PROBLEM SET:
1/ In the news article about Minnesota Republicans and a possible government shutdown, how many town-hall style forums has Rep. Tom Emmer held since getting elected?
2/ List every dollar amount mentioned in the news article about Minnesota Republicans and a possible government shutdown.
3/ Write the next part of the news article about Minnesota Republicans and a possible government shutdown, starting after its final sentence.

SOURCE TEXT:
+--

WASHINGTON – Minnesota's congressional Republicans are not joining others in their party willing to risk a federal government shutdown as a way to cut funding for Planned Parenthood.
Congress is without a budget deal and lurching toward a government shutdown after new videos leaked by anti-abortion activists show executives discussing the transport of fetal tissue from abortions. Many Republicans are demanding that the roughly $500 million in federal dollars a year going to the family planning organization — Minnesota's clinics receive between $2.6 million and $2.8 million of that — should instead be funneled to community health centers.
Minnesota's Republican legislators say this new abortion fight is not worth a shutdown, particularly after the GOP bore most of the blame after the government closure in 2013.
Rep. Tom Emmer, R-Minn., who has held 11 town-hall style forums since getting elected, said that he hears disgust from his district about Planned Parenthood and President Obama, but that there is an expectation that members govern, too.
"I didn't hear any overwhelming, 'Shut this thing down' from people," Emmer said.

+--

DATA UNDER STUDY:
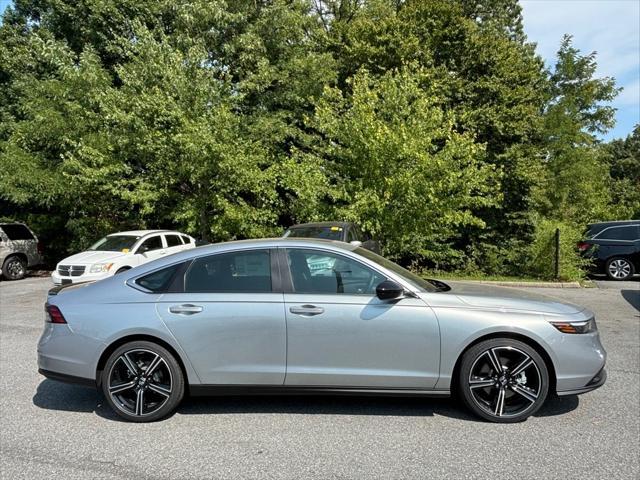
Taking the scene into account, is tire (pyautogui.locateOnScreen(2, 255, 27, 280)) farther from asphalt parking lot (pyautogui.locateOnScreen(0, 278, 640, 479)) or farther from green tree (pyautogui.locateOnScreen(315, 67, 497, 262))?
asphalt parking lot (pyautogui.locateOnScreen(0, 278, 640, 479))

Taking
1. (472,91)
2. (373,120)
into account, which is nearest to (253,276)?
(373,120)

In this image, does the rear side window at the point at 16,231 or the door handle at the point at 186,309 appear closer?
the door handle at the point at 186,309

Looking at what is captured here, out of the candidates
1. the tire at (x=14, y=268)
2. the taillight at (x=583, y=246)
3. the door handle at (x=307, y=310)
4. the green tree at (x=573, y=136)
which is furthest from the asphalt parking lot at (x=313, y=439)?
the green tree at (x=573, y=136)

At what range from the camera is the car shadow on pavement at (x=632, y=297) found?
31.2 ft

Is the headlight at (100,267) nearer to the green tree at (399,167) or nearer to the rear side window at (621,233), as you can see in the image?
the green tree at (399,167)

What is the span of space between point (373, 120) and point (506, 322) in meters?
9.30

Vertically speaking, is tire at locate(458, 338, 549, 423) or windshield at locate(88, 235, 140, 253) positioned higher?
windshield at locate(88, 235, 140, 253)

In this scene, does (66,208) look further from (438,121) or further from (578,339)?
(578,339)

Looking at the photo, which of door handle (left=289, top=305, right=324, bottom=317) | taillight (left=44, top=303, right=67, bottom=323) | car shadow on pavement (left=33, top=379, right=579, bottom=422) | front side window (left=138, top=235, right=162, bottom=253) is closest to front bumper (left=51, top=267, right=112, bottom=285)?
front side window (left=138, top=235, right=162, bottom=253)

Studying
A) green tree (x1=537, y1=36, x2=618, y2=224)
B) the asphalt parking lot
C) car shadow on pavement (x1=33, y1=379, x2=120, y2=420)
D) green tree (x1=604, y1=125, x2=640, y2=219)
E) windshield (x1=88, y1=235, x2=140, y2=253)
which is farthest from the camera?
green tree (x1=604, y1=125, x2=640, y2=219)

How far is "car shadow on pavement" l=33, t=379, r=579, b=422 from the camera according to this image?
417 centimetres

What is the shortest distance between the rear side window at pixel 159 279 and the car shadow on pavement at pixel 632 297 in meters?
8.95

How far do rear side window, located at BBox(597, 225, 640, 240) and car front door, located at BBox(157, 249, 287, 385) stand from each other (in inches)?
525

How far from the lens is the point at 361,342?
3891 millimetres
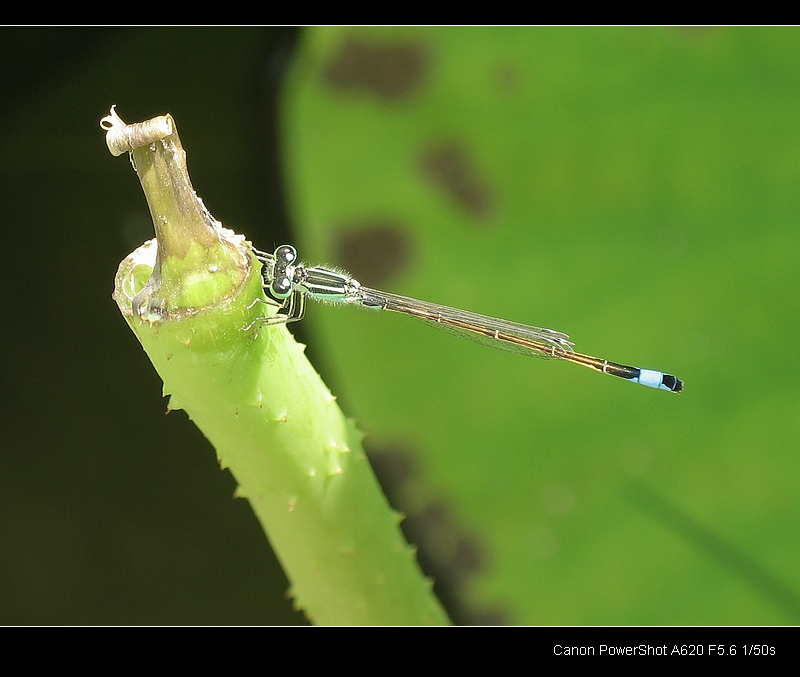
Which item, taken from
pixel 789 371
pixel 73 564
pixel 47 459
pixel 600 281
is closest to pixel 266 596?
pixel 73 564

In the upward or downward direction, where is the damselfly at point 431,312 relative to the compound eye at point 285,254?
downward

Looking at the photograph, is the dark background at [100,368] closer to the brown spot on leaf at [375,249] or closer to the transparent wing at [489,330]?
the brown spot on leaf at [375,249]

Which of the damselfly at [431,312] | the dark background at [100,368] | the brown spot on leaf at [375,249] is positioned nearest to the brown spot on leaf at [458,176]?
the brown spot on leaf at [375,249]

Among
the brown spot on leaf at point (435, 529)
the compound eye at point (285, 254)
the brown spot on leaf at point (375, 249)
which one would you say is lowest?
the brown spot on leaf at point (435, 529)

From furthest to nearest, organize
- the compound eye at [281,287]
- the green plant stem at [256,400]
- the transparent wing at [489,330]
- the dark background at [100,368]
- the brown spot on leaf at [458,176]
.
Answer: the dark background at [100,368]
the brown spot on leaf at [458,176]
the transparent wing at [489,330]
the compound eye at [281,287]
the green plant stem at [256,400]

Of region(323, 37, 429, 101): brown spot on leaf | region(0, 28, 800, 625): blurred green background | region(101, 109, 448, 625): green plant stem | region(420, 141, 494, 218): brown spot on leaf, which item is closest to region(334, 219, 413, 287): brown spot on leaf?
region(0, 28, 800, 625): blurred green background

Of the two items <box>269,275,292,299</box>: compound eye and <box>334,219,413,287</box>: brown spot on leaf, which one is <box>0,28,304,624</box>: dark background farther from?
<box>269,275,292,299</box>: compound eye

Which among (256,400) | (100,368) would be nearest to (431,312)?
(256,400)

+--

RESULTS FOR THE EXERCISE:
1/ Eleven.

2/
- Roughly $500 million
- $2.6 million
- $2.8 million

3/
Democrats overwhelmingly opposed the bill wiping out funding for the family planning organization, and President Obama has vowed to veto any legislation that would strip federal money from the group. A bill in the Senate that would cut Planned Parenthood's money has created a path to a shutdown just days before the Sept. 30 deadline to fund the government, but it is far from certain the measure would pass the House.
As House members return to the Capitol Thursday after a long break, they have about five working days to figure out how to fund the federal government.
At issue is federal money for Planned Parenthood, which has government contracts to perform cancer and health care screenings, mostly for low-income people.